Regarding all those “unresolved doubts” about the authenticity of the images, suffice it to say that the primary critics from the Overseas Press Club judging committee finally apologized to me, and even John Durniak of Time and Arthur Rothstein of Parade magazine went on to hire me for several important assignments in the following years. The best absolution came when Sgt. Bruce Moore-King, a principal non-commissioned officer in my Rhodesian Grey’s Scouts report, confessed to committing the same kinds of torture and atrocities in his own autobiography White Man/Black War.

Chapnick concluded:

It becomes increasingly clear that the Baughman affair has been badly handled. A saddened Art Rothstein reflectively comments that ‘if Ross Baughman has been unjustly and unfairly accused and his reputation damaged in any way, I would like to see him vindicated. If there was injustice, it resulted from the conditions under which the photographs were submitted, the lack of information, and the fact that Baughman was unavailable to talk to… If in any way I was part of this injustice, I feel very badly about it.

‘In retrospect,’ says John Morris, ‘I feel that Ross Baughman was unfairly treated by the Overseas Press Club jury. We simply did not have all the facts, but I’m not sure that excuses us.’

Maybe we can learn something from this experience to apply to future contest judging. Taking the time for further investigation might have provided the answers to the ‘unsolved questions’ which troubled the Overseas Press Club jury. The price for a precipitous rush to judgment can be too high. It certainly was for Ross Baughman.

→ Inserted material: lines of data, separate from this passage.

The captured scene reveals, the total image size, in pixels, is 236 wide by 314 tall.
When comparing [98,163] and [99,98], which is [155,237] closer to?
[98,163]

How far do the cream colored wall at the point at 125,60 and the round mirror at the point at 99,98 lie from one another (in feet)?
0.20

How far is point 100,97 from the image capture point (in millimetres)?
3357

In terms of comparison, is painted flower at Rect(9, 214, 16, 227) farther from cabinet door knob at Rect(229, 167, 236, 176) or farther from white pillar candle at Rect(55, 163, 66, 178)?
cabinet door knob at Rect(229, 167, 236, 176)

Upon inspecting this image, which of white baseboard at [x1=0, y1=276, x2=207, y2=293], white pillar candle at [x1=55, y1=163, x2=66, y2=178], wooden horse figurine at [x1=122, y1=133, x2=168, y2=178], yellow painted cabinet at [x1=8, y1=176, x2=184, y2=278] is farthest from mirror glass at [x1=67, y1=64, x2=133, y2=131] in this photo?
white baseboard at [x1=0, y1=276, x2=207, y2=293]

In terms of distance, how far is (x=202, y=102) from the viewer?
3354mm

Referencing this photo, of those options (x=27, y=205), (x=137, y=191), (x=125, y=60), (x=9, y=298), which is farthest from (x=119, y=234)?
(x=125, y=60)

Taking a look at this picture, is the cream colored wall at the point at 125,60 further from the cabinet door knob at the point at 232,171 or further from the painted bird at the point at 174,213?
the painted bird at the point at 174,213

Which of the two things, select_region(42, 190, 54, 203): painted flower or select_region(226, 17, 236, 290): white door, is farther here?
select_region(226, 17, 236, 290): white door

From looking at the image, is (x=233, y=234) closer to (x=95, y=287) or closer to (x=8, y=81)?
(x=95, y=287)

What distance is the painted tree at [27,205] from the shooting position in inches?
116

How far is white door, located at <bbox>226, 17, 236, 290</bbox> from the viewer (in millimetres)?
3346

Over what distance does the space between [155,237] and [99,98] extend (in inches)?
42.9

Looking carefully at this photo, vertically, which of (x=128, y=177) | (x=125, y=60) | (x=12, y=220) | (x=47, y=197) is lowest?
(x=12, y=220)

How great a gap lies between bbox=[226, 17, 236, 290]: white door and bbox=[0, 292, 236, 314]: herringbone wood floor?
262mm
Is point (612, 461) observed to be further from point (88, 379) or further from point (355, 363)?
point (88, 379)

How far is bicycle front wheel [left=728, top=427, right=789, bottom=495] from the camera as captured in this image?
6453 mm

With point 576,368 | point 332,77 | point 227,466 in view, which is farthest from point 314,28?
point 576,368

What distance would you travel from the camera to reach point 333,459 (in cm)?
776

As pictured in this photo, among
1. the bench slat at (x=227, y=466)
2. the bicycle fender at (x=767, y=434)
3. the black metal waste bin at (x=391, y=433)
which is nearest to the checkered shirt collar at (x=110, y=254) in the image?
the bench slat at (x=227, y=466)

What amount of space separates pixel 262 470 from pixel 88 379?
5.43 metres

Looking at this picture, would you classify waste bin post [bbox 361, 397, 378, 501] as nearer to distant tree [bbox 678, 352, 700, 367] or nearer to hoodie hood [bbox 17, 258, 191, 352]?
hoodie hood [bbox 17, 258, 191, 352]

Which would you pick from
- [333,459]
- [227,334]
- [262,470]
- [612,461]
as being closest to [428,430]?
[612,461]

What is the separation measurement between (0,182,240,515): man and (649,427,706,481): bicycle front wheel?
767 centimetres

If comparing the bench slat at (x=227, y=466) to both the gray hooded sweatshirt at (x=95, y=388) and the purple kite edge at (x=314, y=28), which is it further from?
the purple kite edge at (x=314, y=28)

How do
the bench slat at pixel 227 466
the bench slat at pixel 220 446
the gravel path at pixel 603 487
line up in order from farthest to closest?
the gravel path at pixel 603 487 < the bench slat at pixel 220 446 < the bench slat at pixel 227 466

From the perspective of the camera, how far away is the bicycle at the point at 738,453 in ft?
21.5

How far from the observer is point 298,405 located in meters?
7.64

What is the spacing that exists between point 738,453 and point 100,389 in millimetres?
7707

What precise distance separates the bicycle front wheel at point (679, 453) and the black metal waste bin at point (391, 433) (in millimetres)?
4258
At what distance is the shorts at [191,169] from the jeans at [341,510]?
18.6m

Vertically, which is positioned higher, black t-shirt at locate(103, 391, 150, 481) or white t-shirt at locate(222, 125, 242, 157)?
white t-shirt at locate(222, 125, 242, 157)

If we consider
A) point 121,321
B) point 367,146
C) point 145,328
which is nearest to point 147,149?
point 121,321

I think there was some lesson to be learnt here, especially in our quick-to-judge culture of today.

007-005 Rhodesia - Lieutenant with Bat & Prisoner (Pulitzer) v2
A young Rhodesian lieutenant holding a bat he used to interrogate politician Moffat Ncube (shown unconscious in the background)

… oh, and sorry for f**king things up first time around and thank you for correcting me, Mr. Baughman.

Further Reading: Howard Chapnick. “Behind the Pulitzer Prize controversy”. Popular Photography, June,1979; Charles Rotkin. “A Puzzle for the Press Club”. News Photographer, June, 1978.

*(John Filo was still a student and an amateur photographer when he won the Pulitzer for his Kent State photo).